Leonardo Da Vinci – Innovation in Daily Things

Written on November 2, 2007 by Santiago Iñiguez in Philosophy

Santiago Iñiguez

Da_vinci Leonardo Da Vinci Notes on Cookery and Table Etiquette (*)

Leonardo’s notebooks on culinary affairs ooze with so much irony that he probably wanted them inaccessible, a possible reason why the maestro wrote them backwards; an awkward practice common to all his handwritten documents. Amusingly, a menu designed by Leonardo and Botticelli for a Florence tavern was so illegible that, despite the proportioned figures drawn by the latter, neither clients nor cooks were able to interpret it.

Leonardo is considered a genius for all seasons and his notebooks also show that he was a tireless worker and that he kept everything under observation, his senses on the alert in order to improve objects and daily routines. This openness to the external world, to how things work and how can they be improved, is the basis of innovation and a desirable attitude for all managers. Intelligence without a constant disposition to improve practical things may become a useless asset.

The notes on kitchen were written by Leonardo for his own use, during his service as advisor to Luigi Sforza, the head of a prominent aristocratic family of Florence’s Renaissance. They include recipes, design of devices to improve cookery, recommendations on the etiquette at the table and more. For example, Leonardo is attributed to have introduced the use of napkins, as recorded in one of his notes: “An alternative to dirty table clothes” –apparently, guests used to clean themselves with the same tablecloth.   

I include some of the notes that caught my attention, though the whole book is recommendable and entertaining.

On new devices for the Kitchen

Leonardo’s notes of to-do-things and new objects to be designed, combined with his characteristic drawings, raise reader’s affection and admiration. In one of the notes, “the new machines that I have yet to design for my kitchens”, he announces his intention to develop different devices “to pluck ducks, cut pigs into small cubes, knead bread, grind meat and press sheep”. Another note deals with one of the first accounts of how freezing preserves food. He tells about a person called Leoni Buillarotti who every year took hundreds of frogs to Lake Trasimeno before it froze and then cut pieces of the ice with the frogs inside and kept them in a cold place. According to Leonardo, the frog’s legs cooked by Buillarotti were one of the most demanded exquisite delicacies of the time.

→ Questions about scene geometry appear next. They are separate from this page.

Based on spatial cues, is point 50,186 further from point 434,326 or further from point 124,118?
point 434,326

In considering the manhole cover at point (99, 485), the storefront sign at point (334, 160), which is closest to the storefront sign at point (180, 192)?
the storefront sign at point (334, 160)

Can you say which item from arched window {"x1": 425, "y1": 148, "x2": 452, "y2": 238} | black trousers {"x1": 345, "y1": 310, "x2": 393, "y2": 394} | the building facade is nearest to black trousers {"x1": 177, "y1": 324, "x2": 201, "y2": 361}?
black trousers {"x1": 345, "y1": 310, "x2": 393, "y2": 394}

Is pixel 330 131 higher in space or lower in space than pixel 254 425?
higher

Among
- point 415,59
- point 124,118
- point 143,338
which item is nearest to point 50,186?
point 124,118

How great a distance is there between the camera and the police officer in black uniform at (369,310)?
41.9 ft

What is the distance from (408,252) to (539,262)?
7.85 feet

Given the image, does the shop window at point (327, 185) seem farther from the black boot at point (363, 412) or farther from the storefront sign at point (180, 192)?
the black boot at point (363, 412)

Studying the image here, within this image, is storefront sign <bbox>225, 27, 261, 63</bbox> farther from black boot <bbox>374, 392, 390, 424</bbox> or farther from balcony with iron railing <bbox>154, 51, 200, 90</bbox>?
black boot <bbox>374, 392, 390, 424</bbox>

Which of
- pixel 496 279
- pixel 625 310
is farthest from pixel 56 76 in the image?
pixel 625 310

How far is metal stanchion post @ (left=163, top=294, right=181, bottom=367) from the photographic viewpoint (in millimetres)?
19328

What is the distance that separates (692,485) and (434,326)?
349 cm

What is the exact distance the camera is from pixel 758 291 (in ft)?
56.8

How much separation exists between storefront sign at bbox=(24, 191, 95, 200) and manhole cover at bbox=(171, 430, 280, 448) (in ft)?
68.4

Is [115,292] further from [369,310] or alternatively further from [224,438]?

On how to seat people at the table

One of the book’s most amazing pieces is the note on how to seat murderers at the table: “If there is a murderer invited for lunch, it is most decent that he takes the next seat to he who will become the target of his craft (on his right or left, depending on the method that the murderer uses). This way, the murder won’t interrupt the ongoing conversation at the table”. It seems that luncheons were preferred occasions for murdering those days in Firenze, given the number of notes devoted by Leonardo on how to clean blood from a tablecloth, or how poison tasters should proceed. 

On manners at lunch

A really hilarious note is the one describing “indecent behaviors at my Master’s table”:

–    “Nobody should seat on the table, nor show his back to the table, nor on the lap of another guest”.
–    “Nobody should take food from another’s guest plate, unless he first asks for permission”.
–    “Nobody should clean his knife with his neighbor’s clothes”.
–    “Nobody should take food from the table and put it in his pocket for later consumption”.
–    “Nobody should pinch or beat his table neighbor”.

The list of recommendations continues. Indeed, a note that could be used in toast if you look to provoke laughter from your audience 

Had Leonardo lived in our days, I am sure he would have become an active blogger though I wonder whether he would have developed his own software to write backwards.

(*) I take the Spanish edition of the book “Notas de cocina de Leonardo Da Vinci”, Ediciones Temas de Hoy, Madrid 1996.